Politics & the BBC
In his classic essay “Politics and the English Language,” George Orwell observed that “in our time, political speech and writing are largely the defense of the indefensible.” Vagueness, euphemism, abstraction, pretentiousness—these were some of the instruments of evasiveness and linguistic imprecision that Orwell catalogued and castigated in his analysis of the way “the slovenliness of our language makes it easier for us to have foolish thoughts.” By 1946, when that essay appeared, Orwell had had considerable experience of the way politics and the English language intermingled. During the war, Orwell worked for a couple of years at the BBC devising anti-Nazi propaganda. It is said that his experience there furnished him with many of the intellectual props for his masterpiece Nineteen Eighty-Four: the idea of Newspeak, for example, and even Room 101, home of “the worst thing in the world,” which was the designation of a BBC conference room.
We had occasion to think anew about Orwell and the BBC when we read the astonishing news that Mark Thompson, the outgoing Director-General of the organization, had rejected a proposal (“turned [it] down … flat,” as the Labour peeress Joan Bakewell put it) that a statue of Orwell be placed in front of the BBC’s £1 billion new headquarters at the top of Regent Street. The reason? Orwell was “too Left-wing.”

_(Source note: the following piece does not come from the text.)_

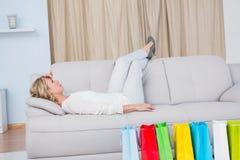 Blondes Lügen auf der Couch, die Kopfschmerzen erhält Lizenzfreie Stockfotografie
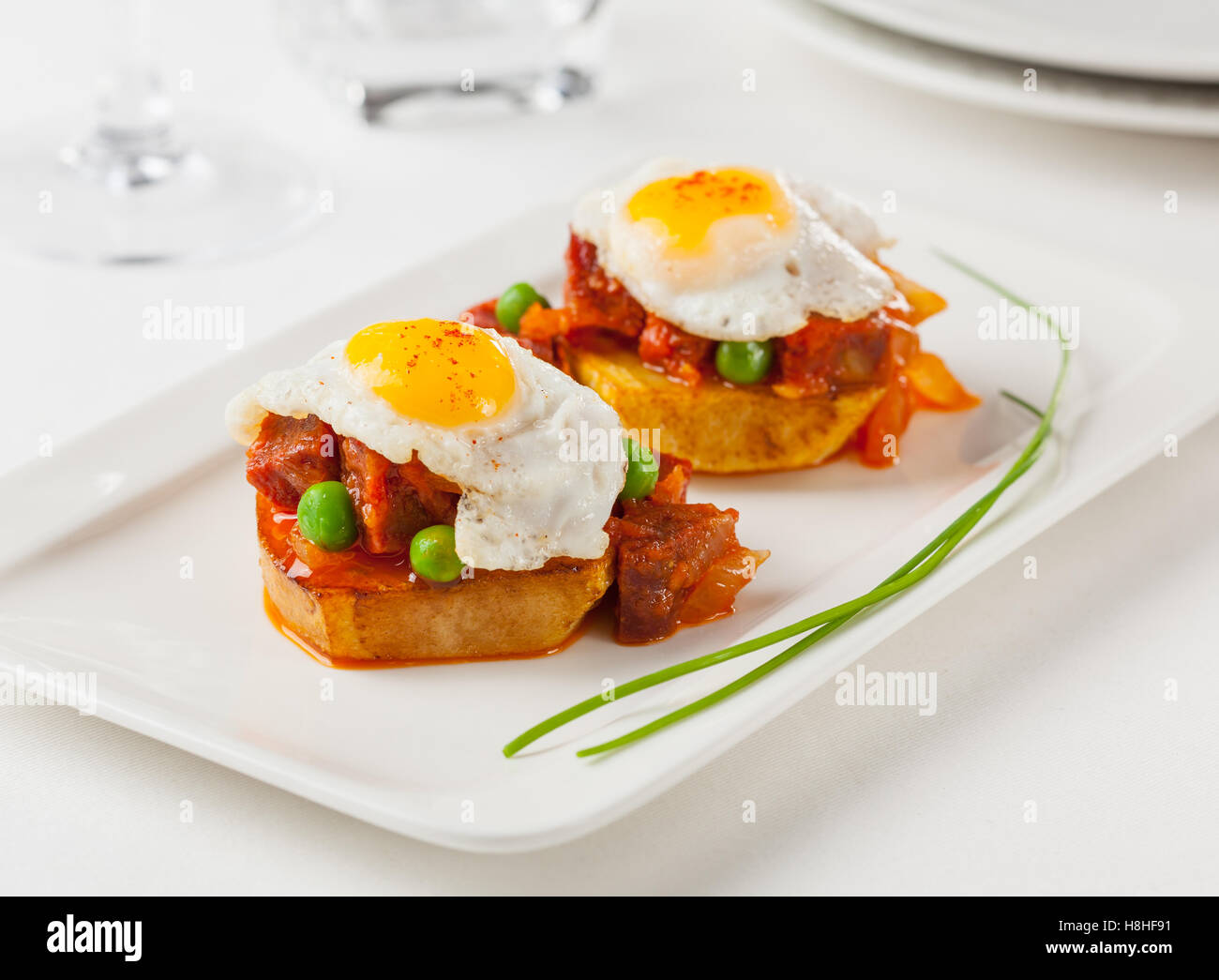 Chorizo and fried egg on a potato slice. Small tapa plate for sharing. - Stock Image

Mr. Thompson’s remark, the Telegraph drily noted, “will surprise critics of the BBC, who have long accused the corporation of liberal bias.” Indeed. The decay of the BBC has featured intermittently in the pages of The New Criterion, in this space as well as in John Gross’s bulletins from London over the years. Some of the criticism was directed at what, with a little squid-ink squirt of obfuscating understatement that Orwell would have savored, the Telegraph called “liberal bias.” “Left-wing ideological animus” would have been a more accurate if less emollient way of phrasing it. A lot of what we’ve had to say about the BBC contrasts the institution as it was in its pre-Sixties heyday with what’s become of it in the aftermath of the assaults of political correctness and multiculturalism.